Abidjan, le mercredi 1er avril 2026(SS)-Deux conférenciers, Michaël Luciano Tantely, chercheur à l’Institut Pasteur de Madagascar (IPM), et Diego Ayala, chef de l’unité d’entomologie médicale à l’IPM et chercheur à l’Institut de recherche pour le développement (IRD), ont déconseillé l’éradication des moustiques au risque de créer un déséquilibre important dans la biodiversité mondiale, susceptible d’affecter la chaîne alimentaire et la croissance, informe SciDev.Net.

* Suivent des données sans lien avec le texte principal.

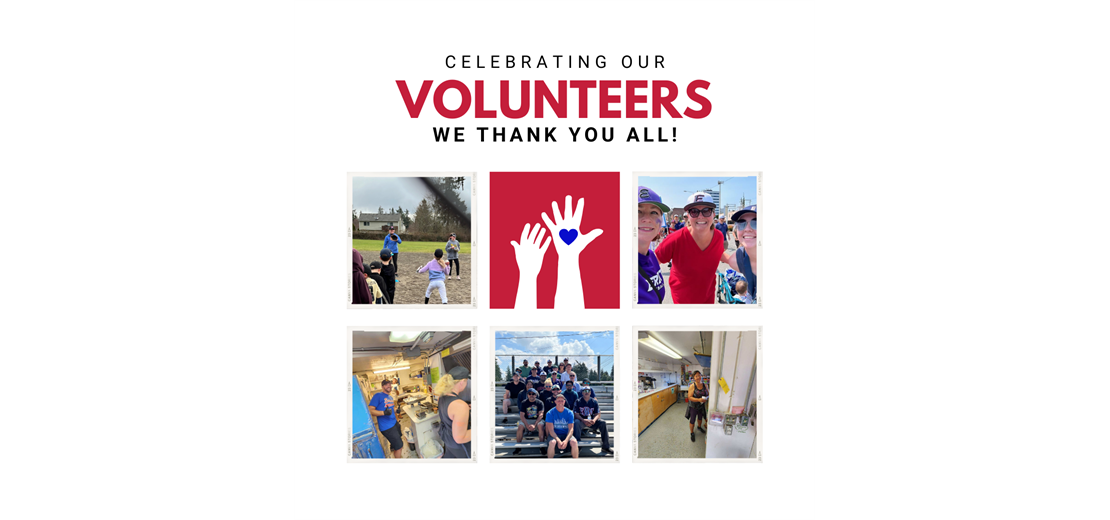 CELEBRATING OUR
VOLUNTEERS
WE THANK YOU ALL!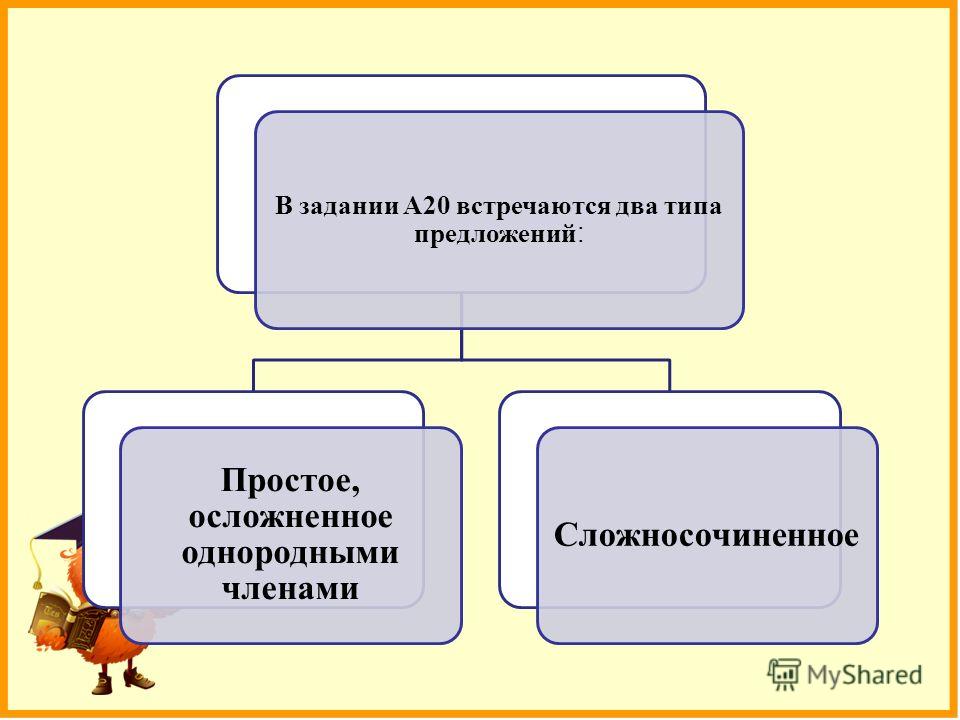 В задании А20 встречаются два типа предложений:

Простое, осложненное однородными членами

Сложносочиненное

MyShared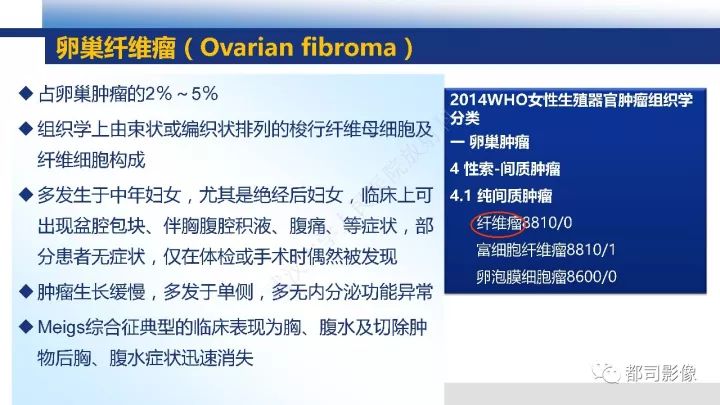 卵巢纤维瘤（Ovarian fibroma）

◆ 占卵巢肿瘤的2%～5%

◆ 组织学上由束状或编织状排列的梭行纤维母细胞及纤维细胞构成

◆ 多发生于中年妇女，尤其是绝经后妇女，临床上可出现盆腔包块、伴胸腹腔积液、腹痛、等症状，部分患者无症状，仅在体检或手术时偶然被发现

◆ 肿瘤生长缓慢，多发于单侧，多无内分泌功能异常

◆ Meigs综合征典型的临床表现为胸、腹水及切除肿物后胸、腹水症状迅速消失

2014WHO女性生殖器官肿瘤组织学分类

一 卵巢肿瘤

4 性索-间质肿瘤

4.1 纯间质肿瘤

纤维瘤8810/0

富细胞纤维瘤8810/1

卵泡膜细胞瘤8600/0

都司影像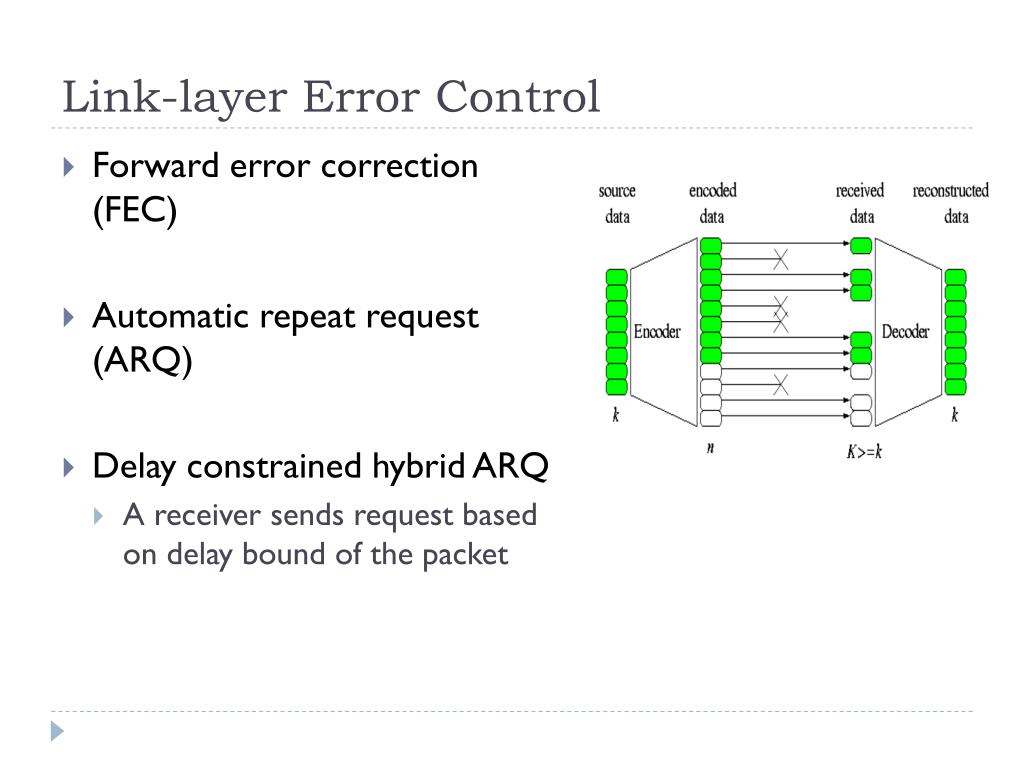 Link-layer Error Control

Forward error correction (FEC)

Automatic repeat request (ARQ)

Delay constrained hybrid ARQ

A receiver sends request based on delay bound of the packet

source data

encoded data

received data

reconstructed data

Encoder

Decoder

$k$

$n$

$K>=k$

$k$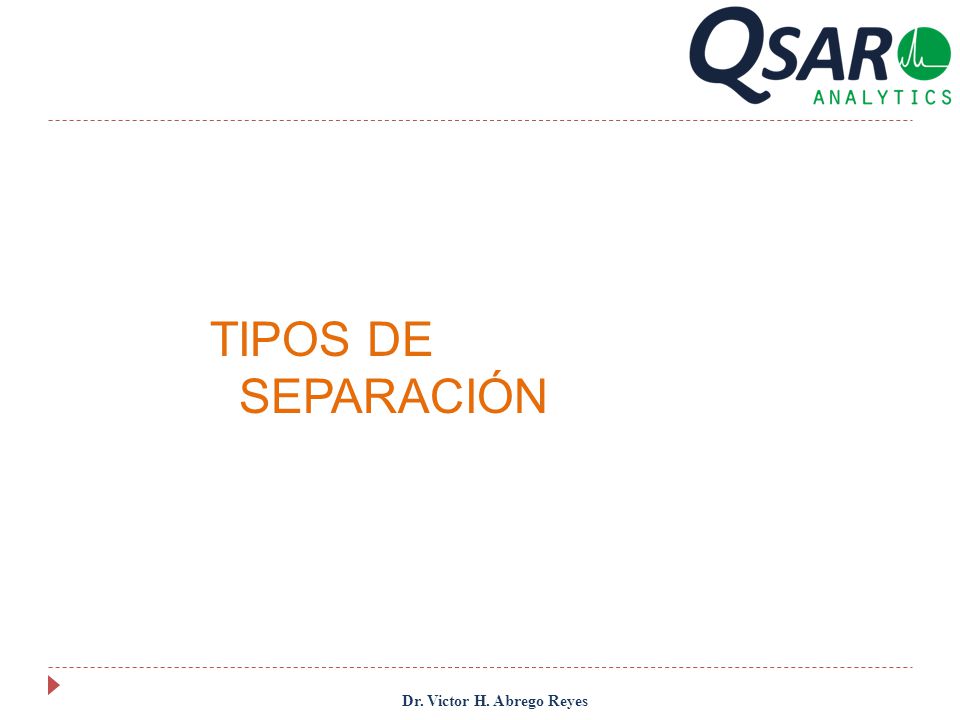 QSAR
ANALYTICS

TIPOS DE SEPARACIÓN

Dr. Victor H. Abrego Reyes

Selon le site d’information scientifique, lors d’une conférence tenue à l’Institut français de Madagascar à Antananarivo, Michaël Luciano Tantely a souligné que l’éradication des moustiques serait une grande perte pour la biodiversité et la nature, voire pour l’humanité.
L’expert soutient : « Les moustiques jouent le rôle de pollinisateurs comme les abeilles et les fourmis. Ils se nourrissent du nectar des plantes, de ce fait, ils transportent le pollen d’une plante à une autre ». Il ajoute que les abeilles sont incapables de s’introduire dans les fleurs des cacaoyers. Etant donné leur taille, les moustiques, avec les fourmis, sont les pollinisateurs désignés de ces plantes.
Diego Ayala indique que les moustiques adultes constituent aussi des repas pour les araignées, les chauves-souris, entre autres. Par ailleurs, Andriamanana Rabearivelo, président-fondateur d’une ONG dédiée à la protection des chauves-souris et des roussettes, confie que chaque microchiroptère (chauve-souris) avale jusqu’à 500 individus de moustiques par nuit.
Les deux chercheurs soulignent également la présence de larves de moustiques en milieux aquatiques, servant d’aliments pour les poissons et les grenouilles.
SciDev.Net rapporte en outre que les moustiques contribuent à améliorer la potabilité de l’eau en milieu aquatique, car leurs larves absorbent les substances nuisibles ou les algues contenues dans l’eau. De la même manière, précisent ces experts, les juvéniles aident à éliminer les résidus de pesticides et d’insecticides utilisés dans l’agriculture, qui s’accumulent dans les bas-fonds.
Par ailleurs, Diego Ayala explique que les moustiques chassent pendant un certain temps dans l’année les troupeaux d’herbivores qui exercent une forte pression sur les zones de pâturage, permettant ainsi aux végétations de ces zones de se régénérer.
Dès lors, ces chercheurs estiment que le maintien des moustiques dans la nature, à l’instar de tous les autres animaux, est nécessaire pour assurer l’équilibre des écosystèmes, même si des espèces transmettent aux humains des maladies dangereuses.
Les moustiques sont à l’origine de maladies telles que le paludisme, la dengue et la fièvre jaune, qui tuent chaque année près d’un million de personnes dans le monde, dont la majorité en Afrique, rappelle SciDev.Net.